Tom, I like those long exposure shots of the sea.  Obviously you are using a tripod and long exposure but can you give more details of your working method here.  Are you using a Neutral Density filter?


----------



## Paul Russell (Dec 4, 2008)

boskysquelch said:


> with titles such as
> 
> _Basic Information for Serpula vermicularis reefs on very sheltered circalittoral muddy sand_
> 
> ...



I spent many years subbing marine biology journals, so sadly I understand that sort of thing.

Anyway, pictures...


----------



## stowpirate (Dec 4, 2008)

Hocus Eye. said:


> Stowpirate you often refer to _equalisation _.  Is that the Gimp equivalent of Photoshop _Levels_, or what is it?  Can you not get the result you want by doing a plus or minus or two on the exposure in the camera at the taking stage?  Down your way is known for its 'big skies' perhaps camera meters are not calibrated for that area.  I remember when I visited Sweden in another life with black and white film years ago I found exposure problems.  The light was completely different to grey old Britain.

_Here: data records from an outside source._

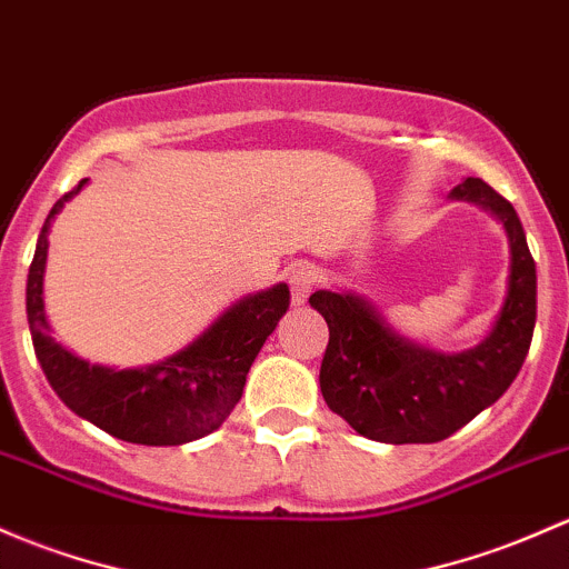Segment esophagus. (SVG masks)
Instances as JSON below:
<instances>
[{
    "instance_id": "1",
    "label": "esophagus",
    "mask_w": 569,
    "mask_h": 569,
    "mask_svg": "<svg viewBox=\"0 0 569 569\" xmlns=\"http://www.w3.org/2000/svg\"><path fill=\"white\" fill-rule=\"evenodd\" d=\"M289 289H291V302L302 305L310 297V291L316 289V269L308 264H300V267L291 269Z\"/></svg>"
}]
</instances>
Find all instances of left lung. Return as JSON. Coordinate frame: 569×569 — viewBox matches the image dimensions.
I'll list each match as a JSON object with an SVG mask.
<instances>
[{"label": "left lung", "mask_w": 569, "mask_h": 569, "mask_svg": "<svg viewBox=\"0 0 569 569\" xmlns=\"http://www.w3.org/2000/svg\"><path fill=\"white\" fill-rule=\"evenodd\" d=\"M450 196L490 209L510 239L507 297L480 346L441 355L395 335L362 297L310 295L330 327L321 395L357 433L385 445H433L475 420L512 385L535 335L537 269L518 212L477 177L463 179Z\"/></svg>", "instance_id": "8db88e82"}]
</instances>
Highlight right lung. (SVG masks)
I'll return each instance as SVG.
<instances>
[{
	"label": "right lung",
	"mask_w": 569,
	"mask_h": 569,
	"mask_svg": "<svg viewBox=\"0 0 569 569\" xmlns=\"http://www.w3.org/2000/svg\"><path fill=\"white\" fill-rule=\"evenodd\" d=\"M83 184L87 179L51 207L29 267L27 319L40 368L68 409L117 439L147 447L201 439L223 426L242 398L250 365L289 310V286L278 283L234 302L193 343L154 365L113 370L79 360L51 338L43 272L51 220Z\"/></svg>",
	"instance_id": "add662e5"
}]
</instances>
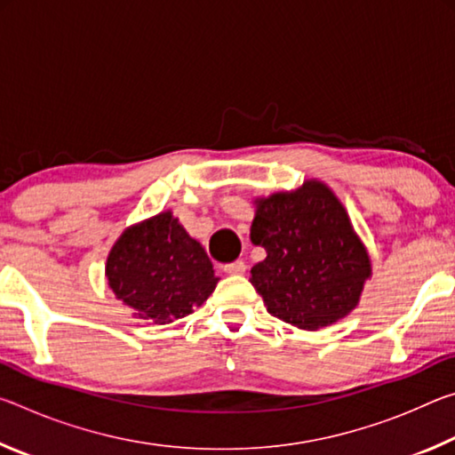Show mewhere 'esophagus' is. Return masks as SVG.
I'll use <instances>...</instances> for the list:
<instances>
[{
    "mask_svg": "<svg viewBox=\"0 0 455 455\" xmlns=\"http://www.w3.org/2000/svg\"><path fill=\"white\" fill-rule=\"evenodd\" d=\"M244 268H246L244 260H235V263H228L222 267V271H225L227 275H243Z\"/></svg>",
    "mask_w": 455,
    "mask_h": 455,
    "instance_id": "esophagus-1",
    "label": "esophagus"
}]
</instances>
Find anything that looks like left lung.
Segmentation results:
<instances>
[{
    "mask_svg": "<svg viewBox=\"0 0 455 455\" xmlns=\"http://www.w3.org/2000/svg\"><path fill=\"white\" fill-rule=\"evenodd\" d=\"M252 244L267 251L251 283L273 317L305 331L333 325L355 309L371 276L367 249L327 184L255 200Z\"/></svg>",
    "mask_w": 455,
    "mask_h": 455,
    "instance_id": "left-lung-1",
    "label": "left lung"
}]
</instances>
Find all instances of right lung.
<instances>
[{
	"label": "right lung",
	"mask_w": 455,
	"mask_h": 455,
	"mask_svg": "<svg viewBox=\"0 0 455 455\" xmlns=\"http://www.w3.org/2000/svg\"><path fill=\"white\" fill-rule=\"evenodd\" d=\"M106 279L134 317L158 325L187 317L219 283L203 244L171 211L120 235L106 260Z\"/></svg>",
	"instance_id": "1"
}]
</instances>
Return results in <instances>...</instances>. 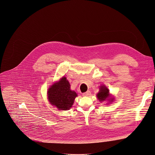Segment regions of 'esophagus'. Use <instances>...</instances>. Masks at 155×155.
Returning a JSON list of instances; mask_svg holds the SVG:
<instances>
[{"instance_id":"obj_1","label":"esophagus","mask_w":155,"mask_h":155,"mask_svg":"<svg viewBox=\"0 0 155 155\" xmlns=\"http://www.w3.org/2000/svg\"><path fill=\"white\" fill-rule=\"evenodd\" d=\"M91 94V91H87V92H84V93L83 94V96H84V97H88V96H89Z\"/></svg>"}]
</instances>
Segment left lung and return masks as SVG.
I'll return each mask as SVG.
<instances>
[{
	"instance_id": "1",
	"label": "left lung",
	"mask_w": 155,
	"mask_h": 155,
	"mask_svg": "<svg viewBox=\"0 0 155 155\" xmlns=\"http://www.w3.org/2000/svg\"><path fill=\"white\" fill-rule=\"evenodd\" d=\"M97 96L100 101H103L104 100H108L107 98L109 96V89L107 87H106L104 86H101L100 92H98V94H97ZM108 100H109V101H112L114 100V98H111V99L109 98Z\"/></svg>"
}]
</instances>
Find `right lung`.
<instances>
[{"instance_id":"obj_1","label":"right lung","mask_w":155,"mask_h":155,"mask_svg":"<svg viewBox=\"0 0 155 155\" xmlns=\"http://www.w3.org/2000/svg\"><path fill=\"white\" fill-rule=\"evenodd\" d=\"M48 96L52 105L59 110H66L72 107L77 95L70 89V84L64 77L51 86L48 91Z\"/></svg>"}]
</instances>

There are some before and examples here:

http://www.qualitysimulations.com/pe/

It is a bit of cheat really and depends a lot on how good the original image was. Meaning spot on exposure without any over or underexposed or even burnt out areas. It is seen by some as a cheat to increase the dynamic range. There is a good technical description here:

http://en.wikipedia.org/wiki/Histogram_equalization

Simply levels has more to do with mapping the lowest an highest RGB point on the histogram and setting the correct gamma point. There is probably a more detailed explanation in your photo editor help files. Here is an interesting site on the subject:

http://www.mediachance.com/pbrush/help/histogram.html

I am sure most photographic editing software have both equalization and level options.






It does strange things to colour images as on this film based photo taken with a Olympus XA3. Digital images tend to give better results.


----------



## tom_craggs (Dec 4, 2008)

Hocus Eye. said:


> Stowpirate you often refer to _equalisation _Tom, I like those long exposure shots of the sea.  Obviously you are using a tripod and long exposure but can you give more details of your working method here.  Are you using a Neutral Density filter?

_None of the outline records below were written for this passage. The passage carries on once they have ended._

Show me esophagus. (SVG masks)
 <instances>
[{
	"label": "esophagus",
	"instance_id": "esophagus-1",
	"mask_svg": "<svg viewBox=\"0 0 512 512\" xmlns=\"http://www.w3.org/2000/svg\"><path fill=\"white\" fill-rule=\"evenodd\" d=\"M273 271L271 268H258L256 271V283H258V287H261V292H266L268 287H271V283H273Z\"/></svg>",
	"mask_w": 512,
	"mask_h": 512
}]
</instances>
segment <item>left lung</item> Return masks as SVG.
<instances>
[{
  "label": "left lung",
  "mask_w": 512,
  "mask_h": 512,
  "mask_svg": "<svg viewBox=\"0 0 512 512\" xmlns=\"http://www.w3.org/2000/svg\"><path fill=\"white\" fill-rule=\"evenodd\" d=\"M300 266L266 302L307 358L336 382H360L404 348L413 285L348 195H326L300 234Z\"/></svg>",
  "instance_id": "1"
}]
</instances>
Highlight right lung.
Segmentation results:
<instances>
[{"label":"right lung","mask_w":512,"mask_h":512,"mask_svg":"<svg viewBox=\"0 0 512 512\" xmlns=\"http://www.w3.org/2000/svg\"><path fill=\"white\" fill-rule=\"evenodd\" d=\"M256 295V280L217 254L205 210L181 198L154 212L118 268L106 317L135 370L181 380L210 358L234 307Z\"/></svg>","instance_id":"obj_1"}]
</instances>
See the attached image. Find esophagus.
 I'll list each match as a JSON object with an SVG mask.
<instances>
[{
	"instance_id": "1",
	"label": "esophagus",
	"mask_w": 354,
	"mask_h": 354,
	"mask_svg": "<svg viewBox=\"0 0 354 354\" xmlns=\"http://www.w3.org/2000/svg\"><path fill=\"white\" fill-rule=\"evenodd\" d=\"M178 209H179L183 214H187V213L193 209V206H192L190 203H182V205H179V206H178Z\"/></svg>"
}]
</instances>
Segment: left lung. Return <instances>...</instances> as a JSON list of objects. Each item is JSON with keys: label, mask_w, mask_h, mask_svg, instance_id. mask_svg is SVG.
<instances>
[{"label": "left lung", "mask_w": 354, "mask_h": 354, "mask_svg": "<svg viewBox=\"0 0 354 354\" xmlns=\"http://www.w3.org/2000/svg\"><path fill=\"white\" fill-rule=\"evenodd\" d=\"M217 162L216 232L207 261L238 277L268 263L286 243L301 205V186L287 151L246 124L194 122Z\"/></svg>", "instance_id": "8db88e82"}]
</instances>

This was taken just before sunset. I used a 10 stop B+W ND filter. I think this was originally developed for photographing industrial shots (welders etc). Basically you can't see through it at all. 

So camera on tripod, frame the shot and focus, then add ND filter. I also used a Lee ND grad to hold back the sky a little. Then take the shot using a remote release. This was a 115 seconds at f/16 (depth of field vs sharpness weighed up - sharpness given priority in this case). Clearly a light meter is no use on this length exposure so it's a bit of guess work but I am getting the hang of how long the shutter speeds should be in different light conditions. This was a little under exposed I think. 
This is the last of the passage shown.